Obligation de prise en compte
La loi prévoit que "les collectivités territoriales et leurs groupements compétents en matière d'aménagement de l'espace ou d'urbanisme prennent en compte les schémas régionaux de cohérence écologique lors de l'élaboration ou de la révision de leurs documents d'aménagement de l'espace ou d'urbanisme". L'articulation des documents d'urbanisme (Scot et PLU) avec la trame verte et bleue constitue un point sensible.
Cette prise en compte des schémas régionaux s'applique également aux documents de planification et projets de l'Etat, des collectivités territoriales et de leurs groupements, et plus particulièrement aux projets d'infrastructures linéaires de transport de l'Etat.

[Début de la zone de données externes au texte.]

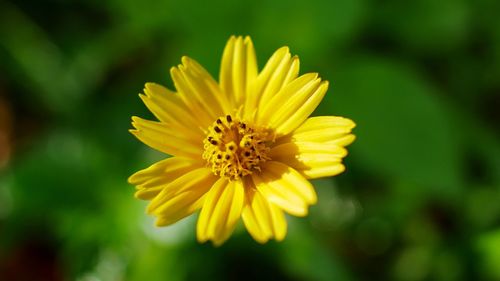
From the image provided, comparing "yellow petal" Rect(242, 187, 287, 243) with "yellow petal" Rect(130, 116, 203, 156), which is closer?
"yellow petal" Rect(242, 187, 287, 243)

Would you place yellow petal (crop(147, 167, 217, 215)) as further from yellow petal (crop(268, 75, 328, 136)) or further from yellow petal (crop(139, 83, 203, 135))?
yellow petal (crop(268, 75, 328, 136))

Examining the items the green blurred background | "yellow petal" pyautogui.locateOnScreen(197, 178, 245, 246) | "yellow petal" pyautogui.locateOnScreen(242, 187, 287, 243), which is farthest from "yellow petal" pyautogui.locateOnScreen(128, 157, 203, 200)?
the green blurred background

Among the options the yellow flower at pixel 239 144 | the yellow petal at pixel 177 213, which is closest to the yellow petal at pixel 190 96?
the yellow flower at pixel 239 144

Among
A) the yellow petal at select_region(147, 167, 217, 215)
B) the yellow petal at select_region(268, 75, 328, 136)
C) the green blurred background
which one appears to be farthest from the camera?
the green blurred background

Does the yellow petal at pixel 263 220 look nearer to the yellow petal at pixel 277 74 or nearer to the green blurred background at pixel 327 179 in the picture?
the yellow petal at pixel 277 74

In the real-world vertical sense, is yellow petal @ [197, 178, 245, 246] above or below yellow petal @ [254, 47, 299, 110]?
below

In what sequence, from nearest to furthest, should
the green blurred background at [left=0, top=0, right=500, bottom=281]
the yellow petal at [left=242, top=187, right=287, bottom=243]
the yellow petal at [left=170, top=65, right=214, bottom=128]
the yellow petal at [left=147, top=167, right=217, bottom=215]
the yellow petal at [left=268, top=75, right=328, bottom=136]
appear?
1. the yellow petal at [left=242, top=187, right=287, bottom=243]
2. the yellow petal at [left=147, top=167, right=217, bottom=215]
3. the yellow petal at [left=268, top=75, right=328, bottom=136]
4. the yellow petal at [left=170, top=65, right=214, bottom=128]
5. the green blurred background at [left=0, top=0, right=500, bottom=281]
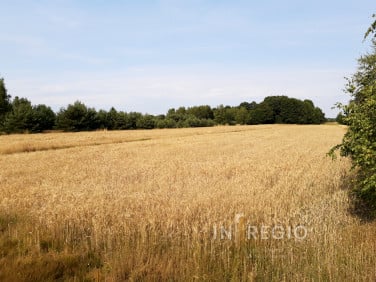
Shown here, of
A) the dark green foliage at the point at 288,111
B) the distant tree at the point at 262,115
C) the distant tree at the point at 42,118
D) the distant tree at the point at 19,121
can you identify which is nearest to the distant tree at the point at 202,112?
the distant tree at the point at 262,115

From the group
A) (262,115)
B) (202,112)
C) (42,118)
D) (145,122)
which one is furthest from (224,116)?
(42,118)

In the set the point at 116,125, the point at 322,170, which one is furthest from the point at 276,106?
the point at 322,170

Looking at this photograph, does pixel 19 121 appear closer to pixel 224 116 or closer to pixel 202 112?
pixel 224 116

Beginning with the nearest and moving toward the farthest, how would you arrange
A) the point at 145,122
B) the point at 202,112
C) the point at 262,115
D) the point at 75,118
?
the point at 75,118, the point at 145,122, the point at 262,115, the point at 202,112

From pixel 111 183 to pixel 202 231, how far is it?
5797mm

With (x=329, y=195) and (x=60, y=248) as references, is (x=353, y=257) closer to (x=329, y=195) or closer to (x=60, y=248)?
(x=329, y=195)

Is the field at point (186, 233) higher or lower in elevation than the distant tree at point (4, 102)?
lower

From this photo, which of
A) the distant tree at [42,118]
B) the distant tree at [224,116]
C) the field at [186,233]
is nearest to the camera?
the field at [186,233]

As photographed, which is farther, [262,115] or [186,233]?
[262,115]

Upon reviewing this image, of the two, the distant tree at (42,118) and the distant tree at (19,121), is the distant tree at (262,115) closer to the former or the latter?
the distant tree at (42,118)

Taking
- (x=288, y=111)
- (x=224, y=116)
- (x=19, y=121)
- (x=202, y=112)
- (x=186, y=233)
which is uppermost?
(x=202, y=112)

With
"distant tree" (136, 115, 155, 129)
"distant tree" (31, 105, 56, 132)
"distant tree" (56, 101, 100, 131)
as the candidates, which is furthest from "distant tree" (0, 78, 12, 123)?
"distant tree" (136, 115, 155, 129)

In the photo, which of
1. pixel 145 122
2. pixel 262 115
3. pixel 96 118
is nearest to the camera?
pixel 96 118

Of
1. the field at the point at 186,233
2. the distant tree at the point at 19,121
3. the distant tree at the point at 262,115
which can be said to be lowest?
the field at the point at 186,233
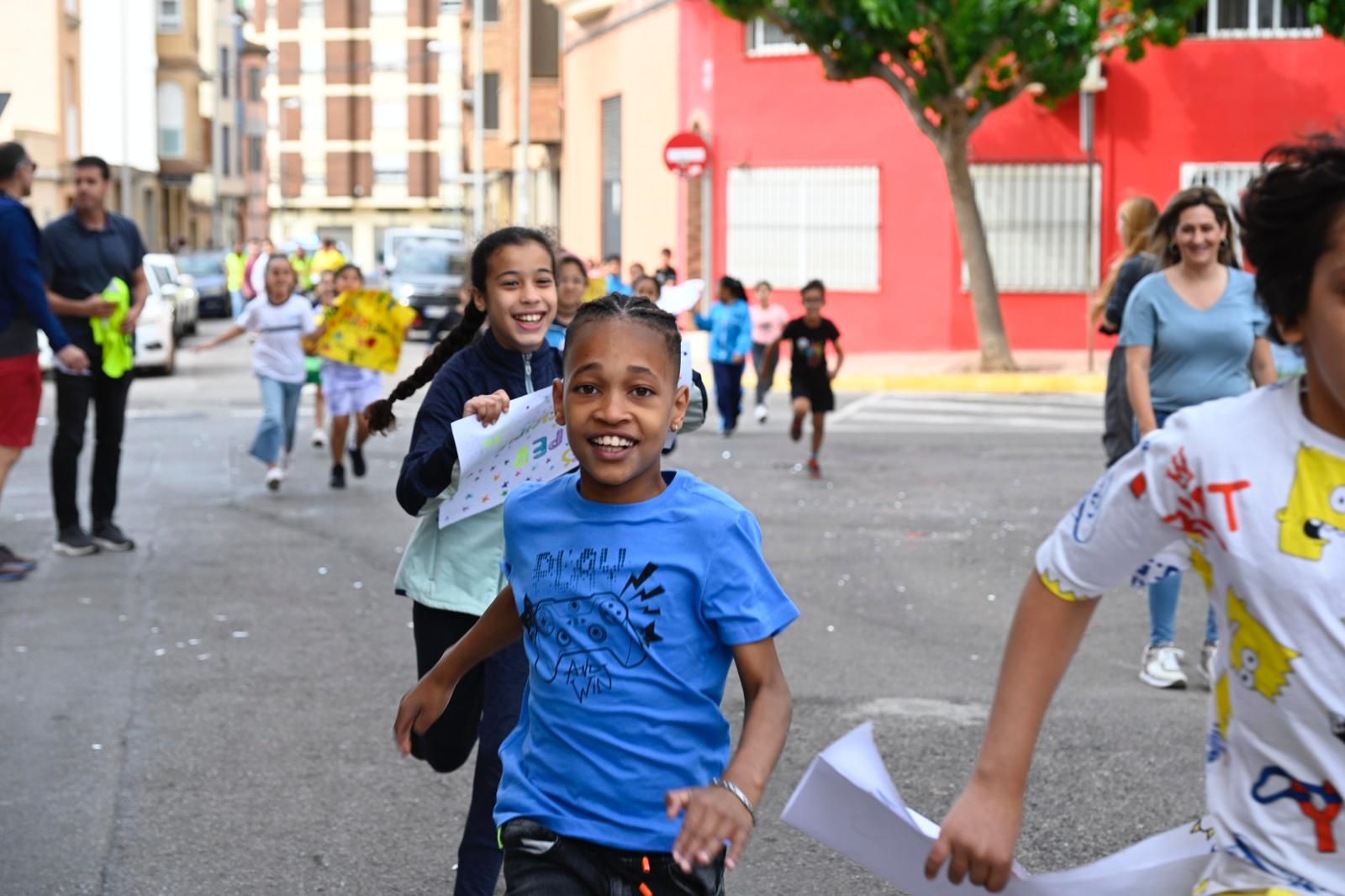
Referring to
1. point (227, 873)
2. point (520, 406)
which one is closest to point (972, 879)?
point (520, 406)

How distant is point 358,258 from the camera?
341 feet

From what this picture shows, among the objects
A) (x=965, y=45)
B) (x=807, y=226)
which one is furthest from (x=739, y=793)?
(x=807, y=226)

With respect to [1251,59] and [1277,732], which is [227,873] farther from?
[1251,59]

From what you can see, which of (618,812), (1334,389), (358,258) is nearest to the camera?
(1334,389)

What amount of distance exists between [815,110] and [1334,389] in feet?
91.8

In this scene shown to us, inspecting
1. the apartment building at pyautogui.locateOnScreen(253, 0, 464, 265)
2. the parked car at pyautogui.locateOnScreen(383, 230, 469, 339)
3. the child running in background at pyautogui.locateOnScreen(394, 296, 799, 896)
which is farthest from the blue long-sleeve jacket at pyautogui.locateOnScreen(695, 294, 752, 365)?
the apartment building at pyautogui.locateOnScreen(253, 0, 464, 265)

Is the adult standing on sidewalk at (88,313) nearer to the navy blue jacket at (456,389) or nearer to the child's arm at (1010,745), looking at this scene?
the navy blue jacket at (456,389)

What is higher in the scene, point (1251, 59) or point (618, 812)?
point (1251, 59)

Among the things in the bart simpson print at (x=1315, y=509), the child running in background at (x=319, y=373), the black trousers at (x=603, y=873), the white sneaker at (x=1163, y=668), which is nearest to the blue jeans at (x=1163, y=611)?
the white sneaker at (x=1163, y=668)

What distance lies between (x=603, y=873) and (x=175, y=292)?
32066 millimetres

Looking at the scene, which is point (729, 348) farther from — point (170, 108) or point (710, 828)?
point (170, 108)

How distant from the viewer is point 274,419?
13.9 m

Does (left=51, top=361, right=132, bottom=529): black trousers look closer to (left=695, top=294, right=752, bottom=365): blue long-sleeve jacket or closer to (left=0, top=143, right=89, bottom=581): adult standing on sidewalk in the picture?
(left=0, top=143, right=89, bottom=581): adult standing on sidewalk

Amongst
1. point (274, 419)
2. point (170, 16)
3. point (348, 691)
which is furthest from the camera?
point (170, 16)
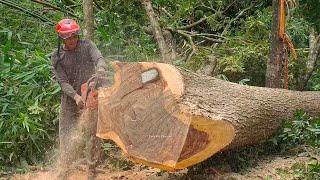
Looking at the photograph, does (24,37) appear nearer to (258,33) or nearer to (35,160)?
(35,160)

"La question de l'opposabilité de la trame verte et bleue avait donné lieu à d'intenses débats devant l'Assemblée nationale", rappellent les députés Bertrand Pancher et Philippe Tourtelier dans leur rapport d'information de février 2012 sur la mise en application du Grenelle. Les associations, FNE en tête, avaient regretté le "faible niveau juridique d'opposabilité" des dispositions relatives à la TVB. Or, le nouveau décret prévoit en outre une période transitoire pour la mise en œuvre de cette obligation de prise en compte pour les documents de planification et projets déjà lancés.
Comme le rapportaient toutefois les deux députés, pour beaucoup de parties prenantes, "la mise en place d'un instrument flexible constitu[e] un préalable nécessaire et pédagogique, avant qu'un mécanisme plus contraignant puisse être envisagé".